Moore has always defended himself from legal responsibility over the controversial content of his site through Section 230 of the Communications Decency Act. Since all content is submitted by users, Moore maintains immunity as users sign a contract assuming legal consequences for their submissions. The Awl reported in 2011 that Moore was making upwards of $13,000 a month running IAU, in addition to parties he hosts under the name.

"Congress must do something about this nasty trend we call revenge porn," Charlotte Laws, the private investigator who got the FBI involved with Moore, told HuffPost in an email. "And I plan to meet with two Congressional representatives in January in an effort to get the ball rolling." Laws started her crusade against Moore after her 25-year-old daughter was featured on IAU.

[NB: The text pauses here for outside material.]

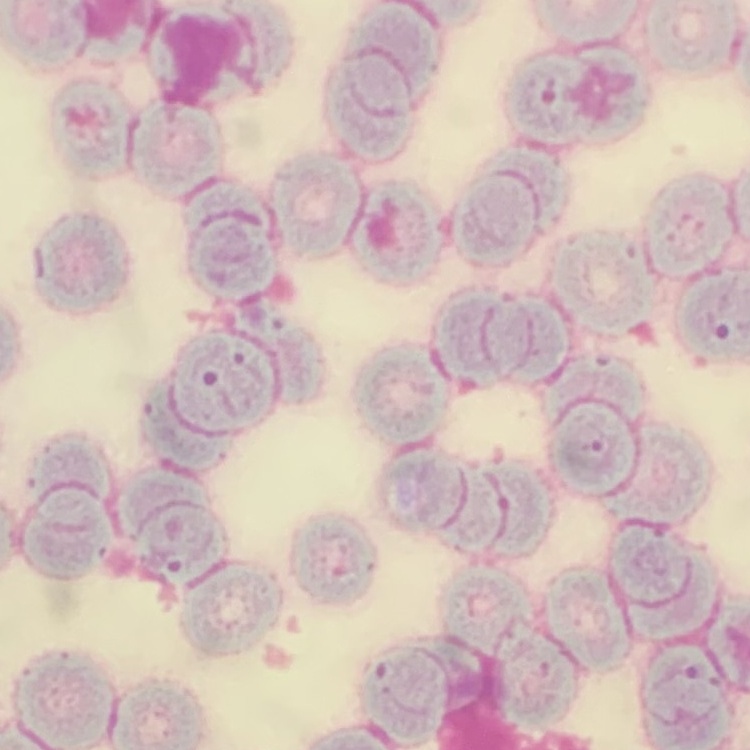

erythrocyte_morphology: rouleaux formation
image_type: one tile cut from a larger photomicrograph
preparation: thin peripheral smear
stain: Field's or Giemsa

Moore has also found a new enemy in the hacktivist collective Anonymous, which on Sunday announced #OpHuntHunter, a campaign to "hold Hunter Moore accountable for his actions." Hunter has dismissed the threat, claiming it's a ploy by McGibney.

Two Anonymous members, @KYAnonymous and @jackherer20, have since told Betabeat that they are are responsible for #OpHuntHunter.

Moore told HuffPost that he isn't worried about anything Anonymous can do to him. "My whole life is public anyway," he said. "They're just f***ing nerds."

Moore doesn't seem to have any intention of slowing down, even tweeting that a death from his new site would be good for his traffic.

"My community is so much bigger and stronger than it was before, and I’ve got so much more money," Moore told HuffPost. "I’m just going to make sure that these people that threaten me or talk sh*t or take any kind of legal action will be dealt with. I’m going to mess with their jobs and mess with their livelihoods, like they try to do to me. Only difference is I'll succeed."